#### [Recorded information]
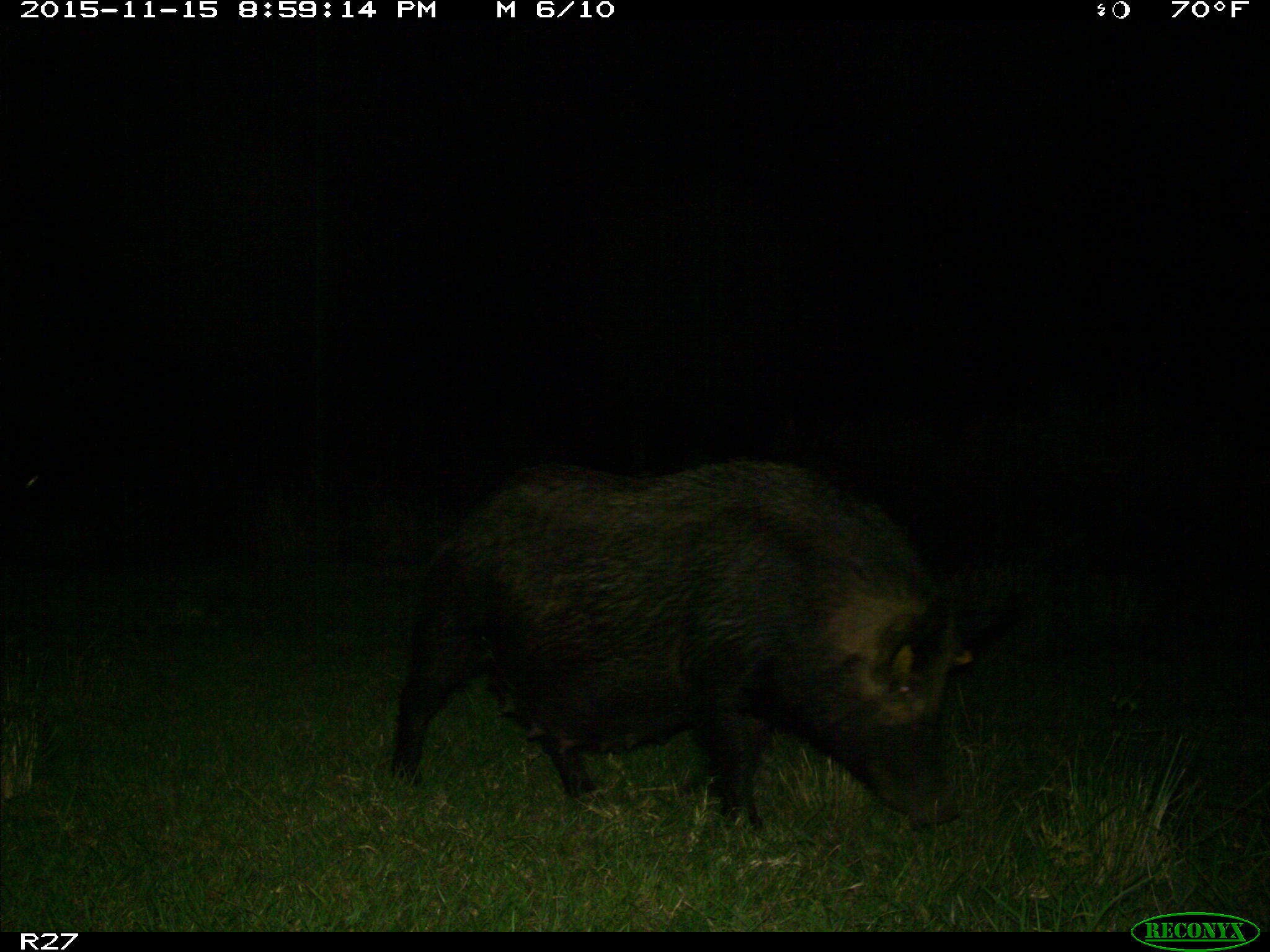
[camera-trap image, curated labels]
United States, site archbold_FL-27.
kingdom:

#### [Task prompt]
Restate the listing above word for word. Leave the images out.

#### [Expected answer]
[camera-trap image, curated labels]
United States, site archbold_FL-27.
kingdom:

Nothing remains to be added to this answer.